I’ve been a vegetarian for most of my life, but at the start of this year I finally went vegan. I’m still eating a vegan diet now and I feel great for it. I know there are plenty of people out there interested in making dietary shifts, so In this post I’ll talk a bit about some of the obstacles you might face going from a vegetarian to a vegan diet, or in fact in any dietary shift. I’ll also talk about some solutions (yay!).
One of the first obstacles you might face are family influences, or the influence of the people you live with. At the time when I started this trial, I was living with my family (my parents, brother and sister). My brother is vegetarian, but the rest of my family is omnivorous. Some members of my family had strong objections to me removing dairy products from my diet, believing I’d be socially ostracised. This caused a regular conflict at meal times, especially since I wasn’t cooking my own food for dinner, so whoever was cooking would have to prepare a vegan meal as well as a carnivorous one. Not such a big leap when you’ve already been making a vegetarian side meal, but a cause of tension none the less. This situation was unsustainable, and had I not moved out of home a few weeks into the trial I’m not sure if I could’ve kept it up. I now live in a sharehouse (phew) and although my housemate is omnivorous we cook for ourselves so it’s a non-issue.

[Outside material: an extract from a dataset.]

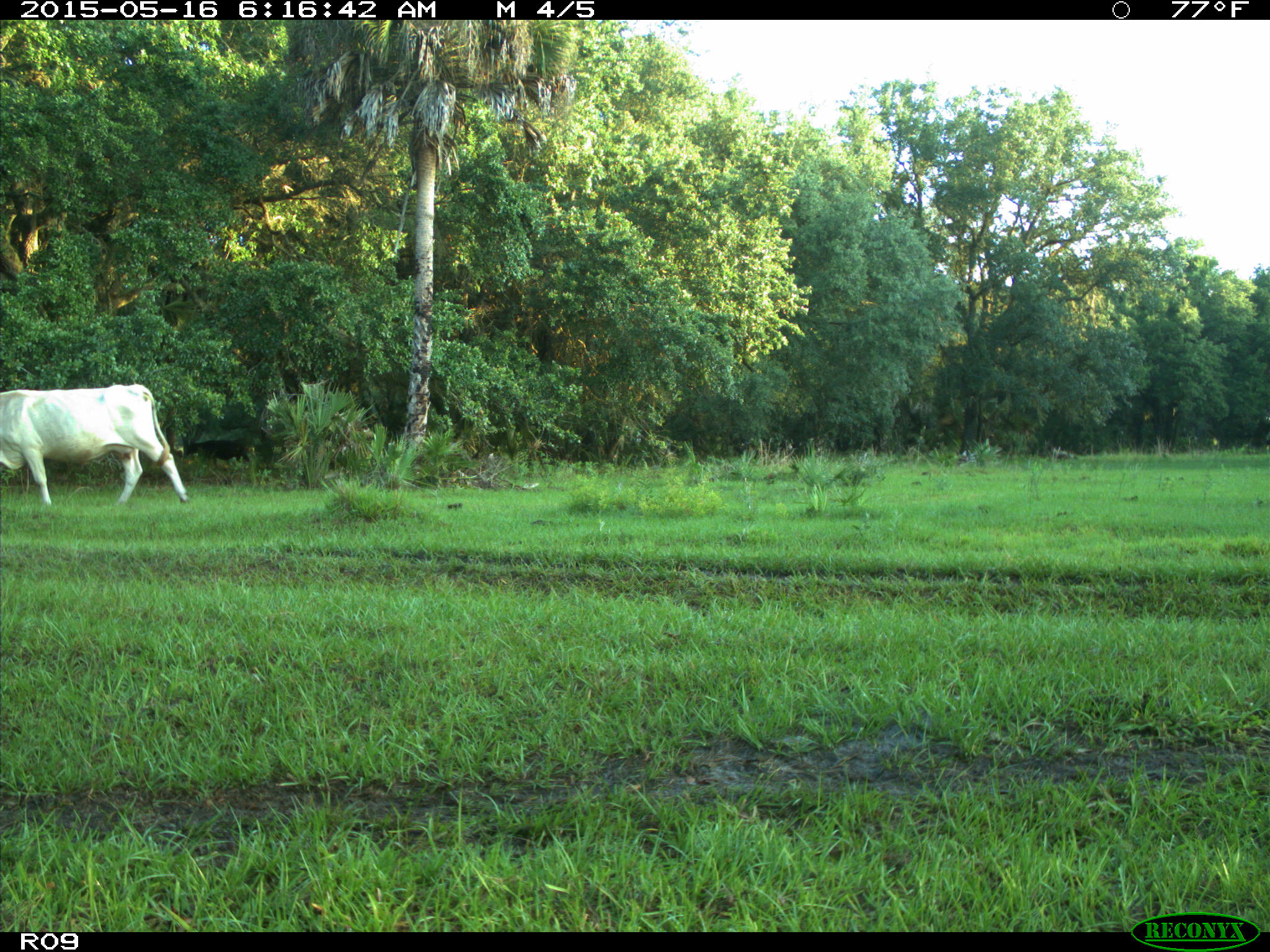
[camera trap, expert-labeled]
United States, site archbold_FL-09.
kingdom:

The lesson here is that to succeed in a dietary shift, you’ll need acceptance from the people around you, particularly the people you live with. It’s quite possible to live with people who eat a different diet, as long as there’s no tension or conflict between you over what you eat. Here are some steps you can take to overcome this obstacle:
- Spend the time to discuss your plans with the people you live with if you think it could become an issue.
- If you’re not already preparing your own meals, begin to do so. Gain some independence, which will give you more control over what you eat.
- If all else fails, it may well be easier to find somewhere else to live. Eeep! If you’re lucky, you will already be planning to move (as I was).
So there’s a few steps to help with family conflicts. The second obstacle I’d like to discuss is eating out. This can be a challenge since most restaurants have vegetarian options but not vegan options, and you won’t always be lucky enough to find yourself at your friendly neighbourhood vegan restaurant. I thought this was going to be a problem until I watched Karen Knowler’s video, where she discussed eating out on the raw food diet, which is off the planet when compared with the Standard Australian Diet. Her approach when eating out is simply to ask for a salad, request that any meat or dairy products be removed, then double or triple the size. If you’re eating a vegan diet, the solution is even simpler: just ask if X contains dairy or ask for X without cheese/milk/eggs.
Doing this comes down to a matter of your own confidence in your diet. Do you feel uncomfortable about what you’re eating, particularly when it’s different from what all of your friends are eating? Do you feel guilty at the thought of asking your waiter for a modified meal? Or are you proud of your food choices and comfortable with the extra attention from your friends that eating a different diet will bring?
I’m still getting the hang of eating out as a vegan, but so far it’s been far less trouble than I expected. That’s largely because I feel really happy, comfortable and self-confident with this diet, something I never expected when I started. That’s great to hear if you’re already comfortable being different from your friends, but what if you’re not? That’s too much to cover in one post, but you might find this article by Steve Pavlina valuable. Have a look at the “Social Shift” section.
So there’s a few solutions to the largest problems I faced in making the leap from vegetarian to vegan: family influences and eating out. I feel a whole lot better about what I eat now after wanting to make this shift for a long time. Good luck with your own changes and let us know how it goes!